Exercise objective: Reproduce the lines below word for word, leaving out the pictures.

Listing:
::::

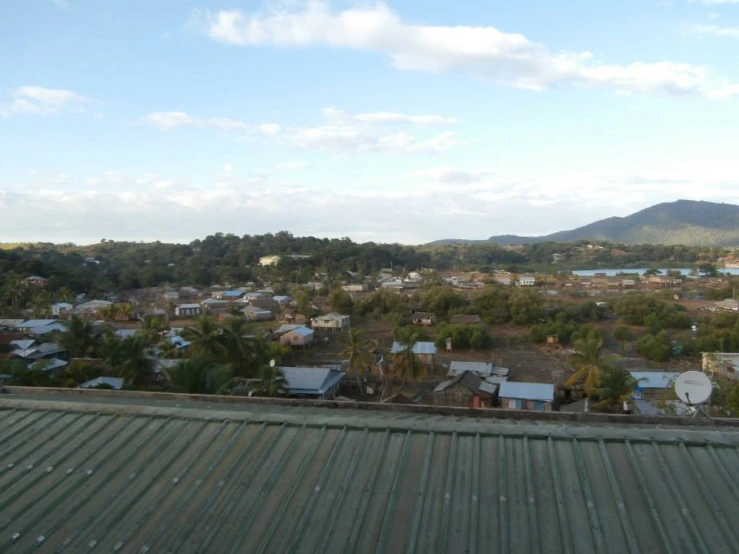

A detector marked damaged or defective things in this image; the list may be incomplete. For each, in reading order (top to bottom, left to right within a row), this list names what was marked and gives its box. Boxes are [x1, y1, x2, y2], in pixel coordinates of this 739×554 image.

rusty metal roof [1, 390, 739, 548]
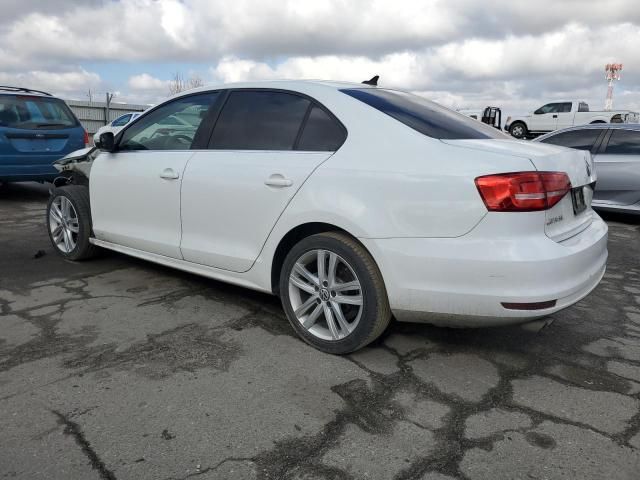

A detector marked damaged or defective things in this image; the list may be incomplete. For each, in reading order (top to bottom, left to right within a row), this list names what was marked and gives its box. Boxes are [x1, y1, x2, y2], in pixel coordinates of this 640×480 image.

cracked asphalt [1, 182, 640, 478]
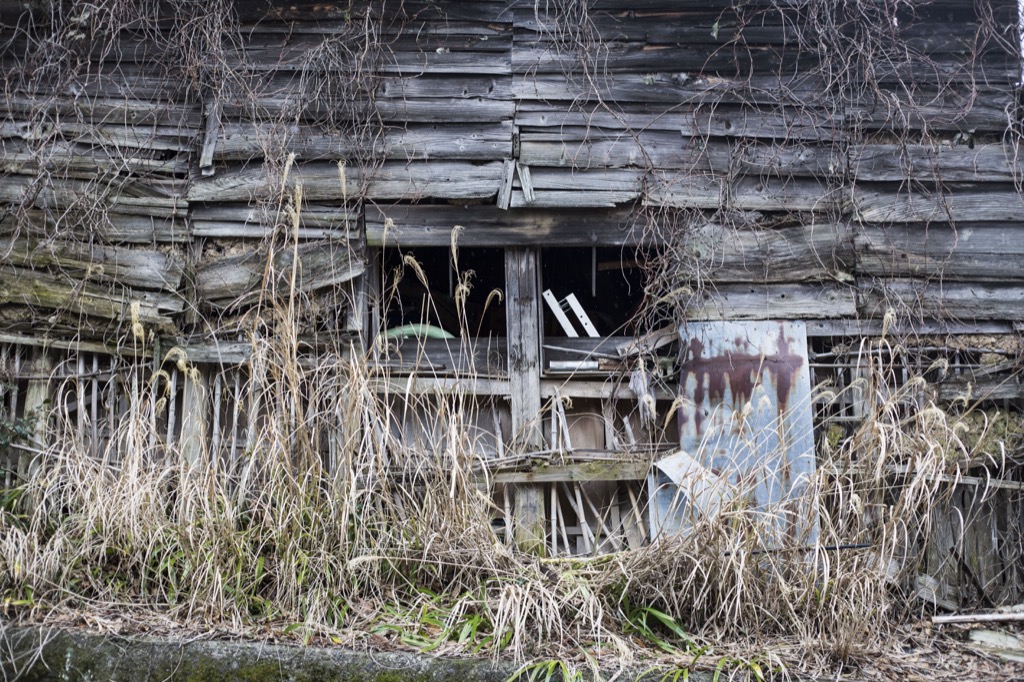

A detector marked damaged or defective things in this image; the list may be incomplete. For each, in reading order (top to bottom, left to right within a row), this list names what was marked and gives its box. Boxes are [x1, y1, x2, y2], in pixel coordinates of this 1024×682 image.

rusty metal sheet [651, 317, 819, 540]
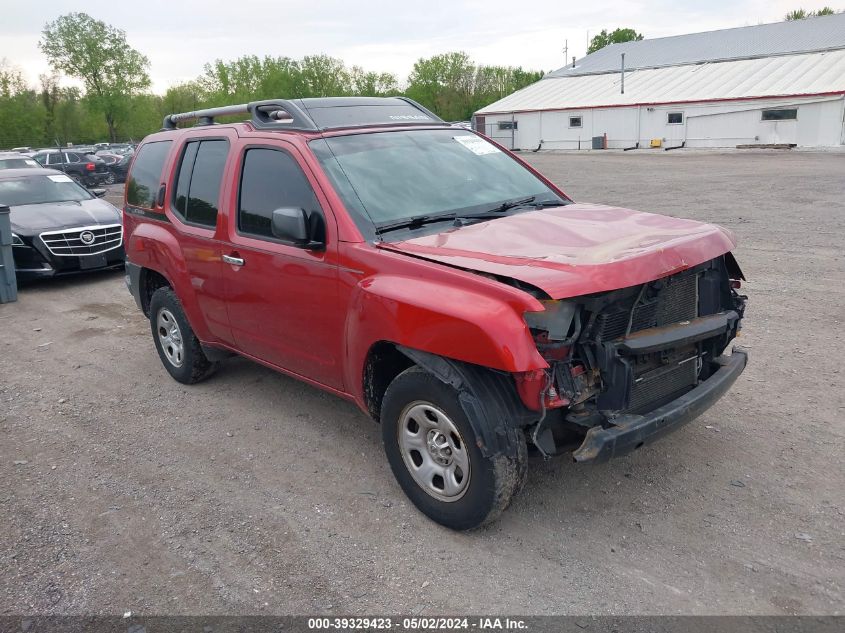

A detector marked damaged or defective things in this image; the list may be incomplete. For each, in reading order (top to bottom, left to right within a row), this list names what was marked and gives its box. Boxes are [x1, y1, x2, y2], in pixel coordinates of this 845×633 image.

crumpled hood [10, 198, 122, 235]
crumpled hood [380, 204, 736, 300]
damaged front end [516, 254, 748, 462]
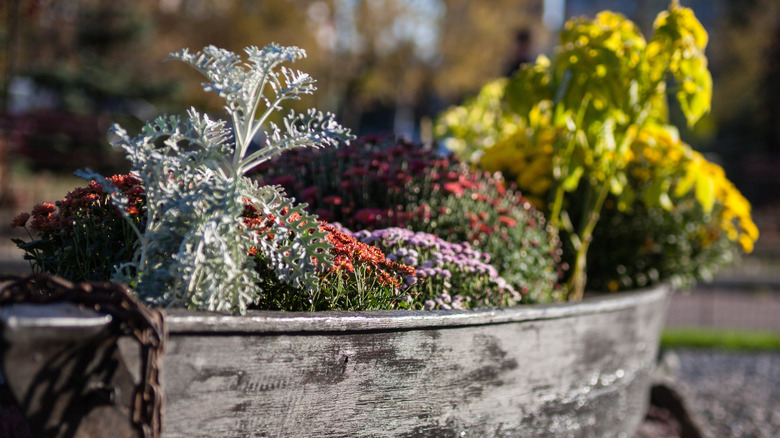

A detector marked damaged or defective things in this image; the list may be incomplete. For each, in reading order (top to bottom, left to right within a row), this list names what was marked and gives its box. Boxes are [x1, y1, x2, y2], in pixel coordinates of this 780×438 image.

rusty metal chain [0, 274, 166, 438]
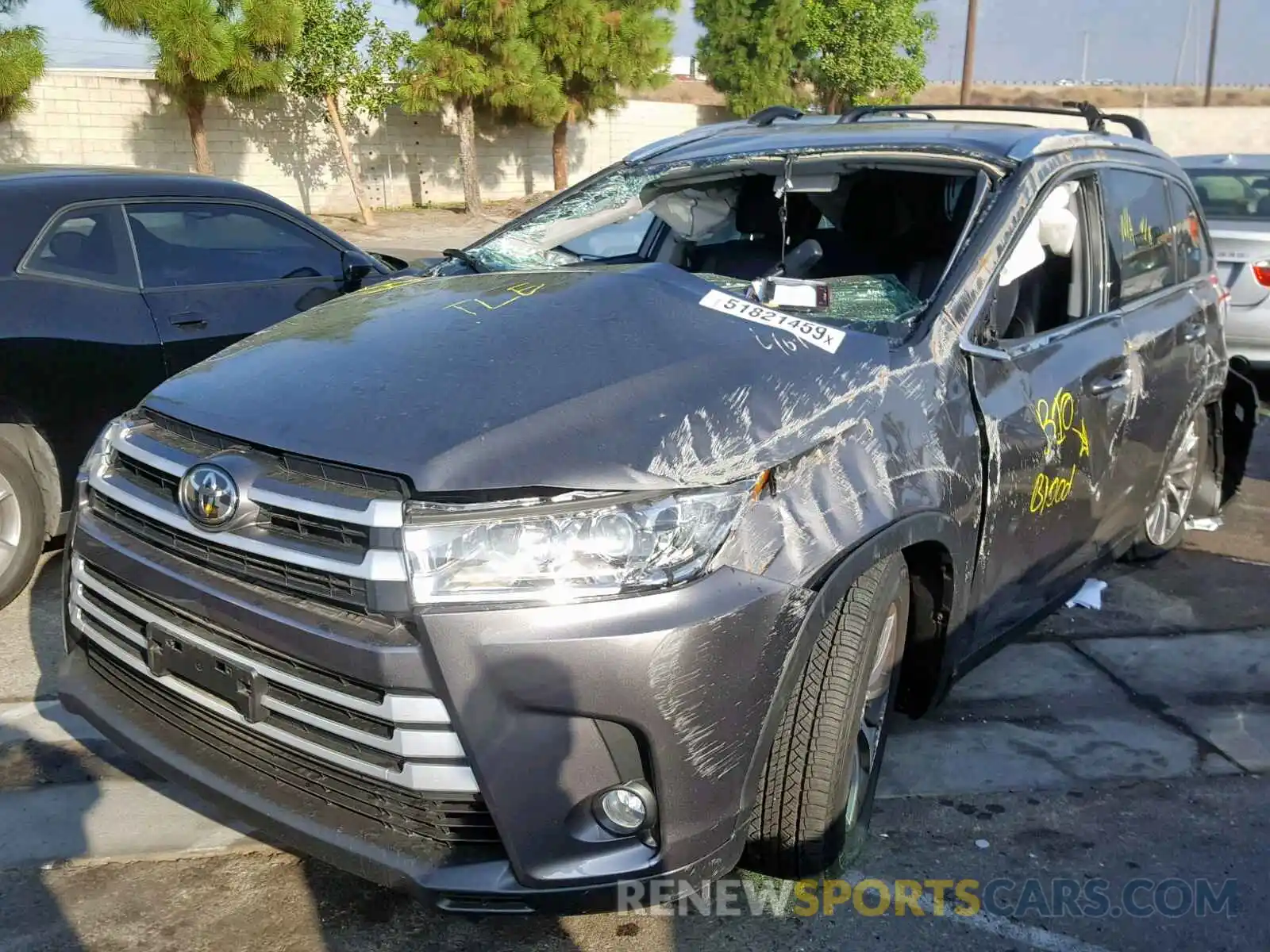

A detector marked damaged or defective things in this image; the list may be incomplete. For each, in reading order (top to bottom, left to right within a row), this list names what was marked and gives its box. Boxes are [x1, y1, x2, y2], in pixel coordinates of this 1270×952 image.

shattered windshield [457, 156, 980, 332]
crumpled hood [144, 265, 889, 495]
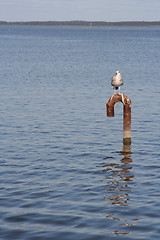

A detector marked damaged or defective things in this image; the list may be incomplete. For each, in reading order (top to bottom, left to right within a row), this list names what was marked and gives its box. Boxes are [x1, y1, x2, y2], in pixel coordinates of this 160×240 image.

rusty metal post [106, 94, 131, 145]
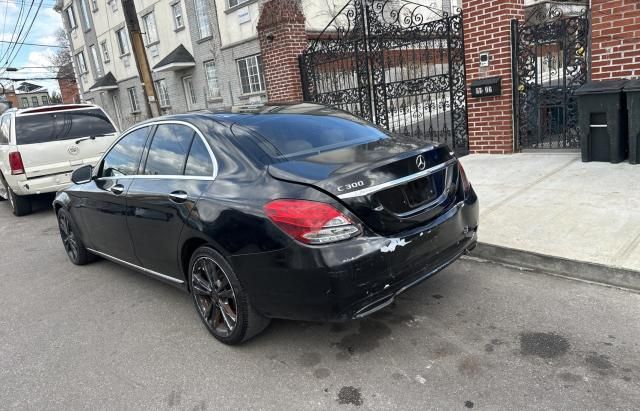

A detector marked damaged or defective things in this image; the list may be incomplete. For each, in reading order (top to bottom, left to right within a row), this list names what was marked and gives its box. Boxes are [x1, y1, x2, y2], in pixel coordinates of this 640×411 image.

minor rear bumper damage [231, 188, 480, 324]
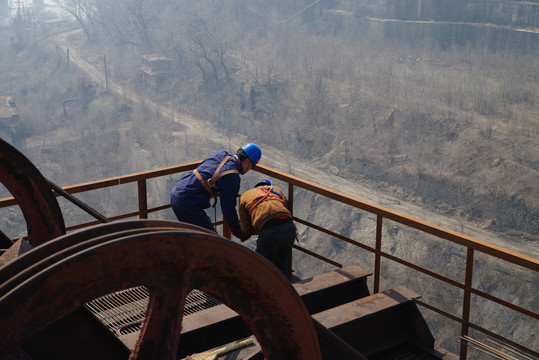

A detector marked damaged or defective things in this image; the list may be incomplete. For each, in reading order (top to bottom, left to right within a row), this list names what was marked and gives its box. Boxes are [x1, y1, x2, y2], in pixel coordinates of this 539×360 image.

rusty metal surface [0, 138, 65, 248]
rusty metal wheel [0, 139, 65, 248]
rusty metal wheel [0, 221, 320, 358]
rusty metal surface [0, 221, 320, 358]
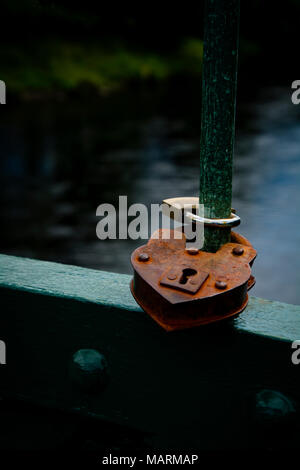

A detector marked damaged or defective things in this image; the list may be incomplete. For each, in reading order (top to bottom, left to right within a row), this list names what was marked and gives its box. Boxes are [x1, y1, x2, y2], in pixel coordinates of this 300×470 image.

rusty padlock [130, 222, 256, 332]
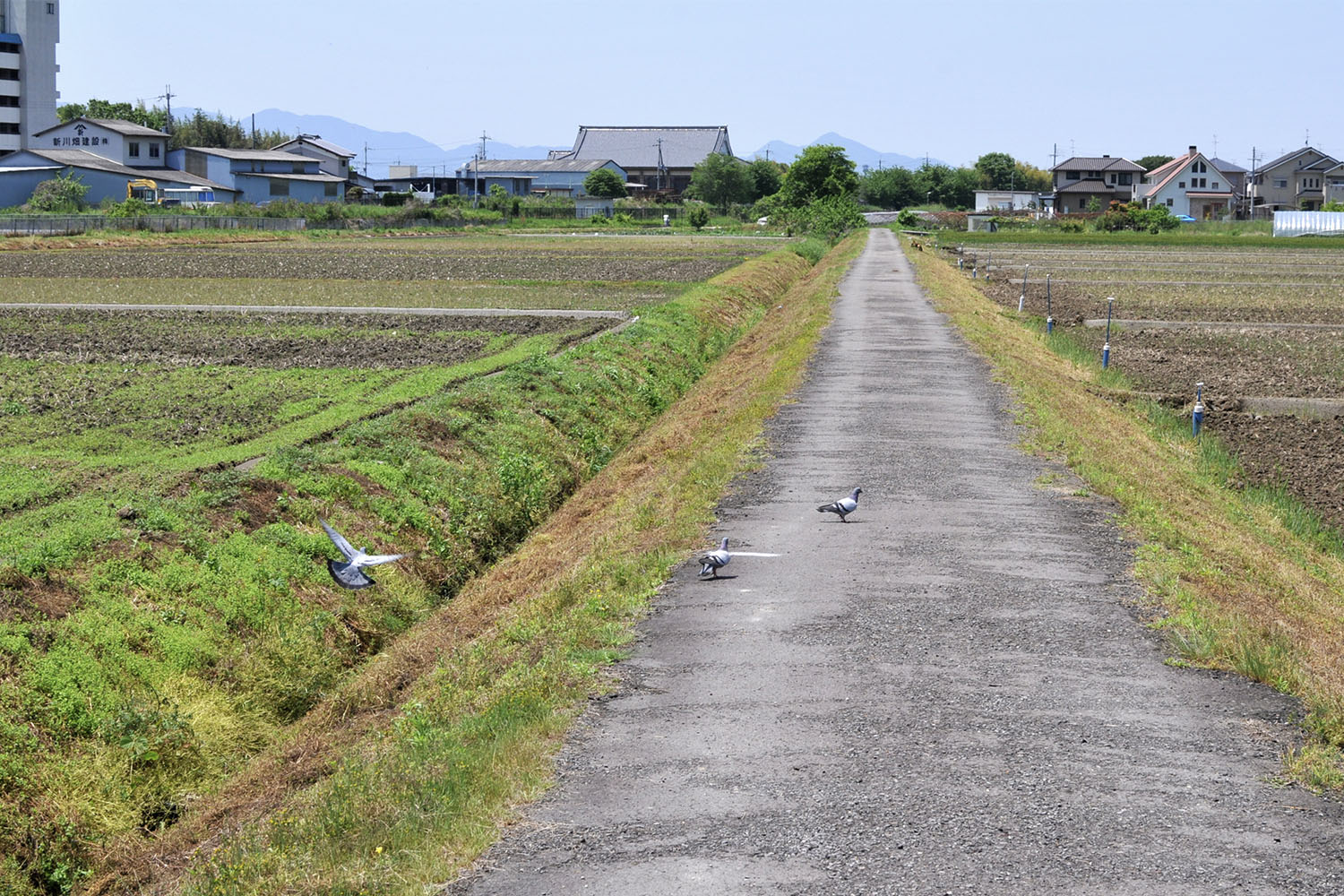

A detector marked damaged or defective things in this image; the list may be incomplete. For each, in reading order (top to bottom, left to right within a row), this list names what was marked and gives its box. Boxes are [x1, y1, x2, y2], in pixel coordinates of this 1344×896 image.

crack in road surface [446, 229, 1339, 892]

::::

Correct answer:
A detector marked damaged or defective things in this image; the list may be incomplete. For each, in reading order (top to bottom, left to right within a row), this list names what was marked and gives its box. Boxes are [x1, y1, x2, y2], in pixel coordinates of this 739×554 image.

rusty metal roof [1, 390, 739, 548]

A detector marked damaged or defective things in this image; the list may be incomplete. For each, in reading order (top to bottom, left to right within a row), this list names what was marked and gives its box. Boxes are [x1, y1, x2, y2], in pixel coordinates of this 640×480 image.

cracked asphalt [1, 182, 640, 478]

A detector marked damaged or defective things in this image; the list may be incomplete. For each, in reading order (top to bottom, left to right within a row), this list names what was marked and gives its box. Boxes are [x1, y1, x2, y2], in pixel coordinates of this 1024×682 image.

rusty metal sheet [651, 317, 819, 540]

A detector marked damaged or defective things in this image; the list may be incomplete. For each, in reading order (top to bottom, left to right within a row), this list names what was marked and gives its box. Boxes are [x1, y1, x2, y2], in pixel coordinates of this 845×633 image.

crumpled hood [10, 198, 122, 235]
crumpled hood [380, 204, 736, 300]
damaged front end [516, 254, 748, 462]

A detector marked damaged or defective things in this image; the list may be incomplete. For each, in reading order (top to bottom, left to right within a row), this list names what was marked and gives its box. Boxes are [x1, y1, x2, y2], in pixel coordinates of this 780×438 image.

rusty metal chain [0, 274, 166, 438]

A detector marked damaged or defective things in this image; the list may be incomplete. For each, in reading order (top to bottom, left to right within a row), this list names what was marked and gives its box. Boxes are [x1, y1, x2, y2], in pixel coordinates of this 1270×952 image.

shattered windshield [457, 156, 980, 332]
crumpled hood [144, 265, 889, 495]

A detector marked damaged or defective things in this image; the list may be incomplete. For each, in reading order (top to bottom, left to right within a row), this list names what was marked and gives its box. Boxes are [x1, y1, x2, y2], in pixel coordinates of this 160×240 image.

rusty metal post [106, 94, 131, 145]

A detector marked damaged or defective things in this image; the list may be incomplete. For each, in reading order (top to bottom, left to right within a row), this list names what was marked and gives its box. Boxes are [x1, y1, x2, y2], in pixel coordinates of this 640×411 image.

minor rear bumper damage [231, 188, 480, 324]

A detector marked damaged or defective things in this image; the list may be incomplete. For each, in reading order (top to bottom, left to right within a row), this list names what was marked and gives its box. Boxes are [x1, y1, x2, y2], in pixel coordinates of this 539×360 image.

rusty metal surface [0, 138, 65, 248]
rusty metal wheel [0, 139, 65, 248]
rusty metal wheel [0, 221, 320, 358]
rusty metal surface [0, 221, 320, 358]

A detector marked damaged or defective things in this image; the list may be incomplete. For each, in reading order (top to bottom, left to right within a row), this list names what was marked and gives its box. Boxes are [x1, y1, x2, y2], in pixel coordinates of this 300×470 image.

rusty padlock [130, 222, 256, 332]

A detector marked damaged or defective things in this image; the list may be incomplete. For each, in reading order (top to bottom, left to right within a row), this list names what was marked and gives its box. Boxes are [x1, y1, x2, y2], in pixel coordinates of this 1344×896 image.

crack in road surface [446, 229, 1339, 892]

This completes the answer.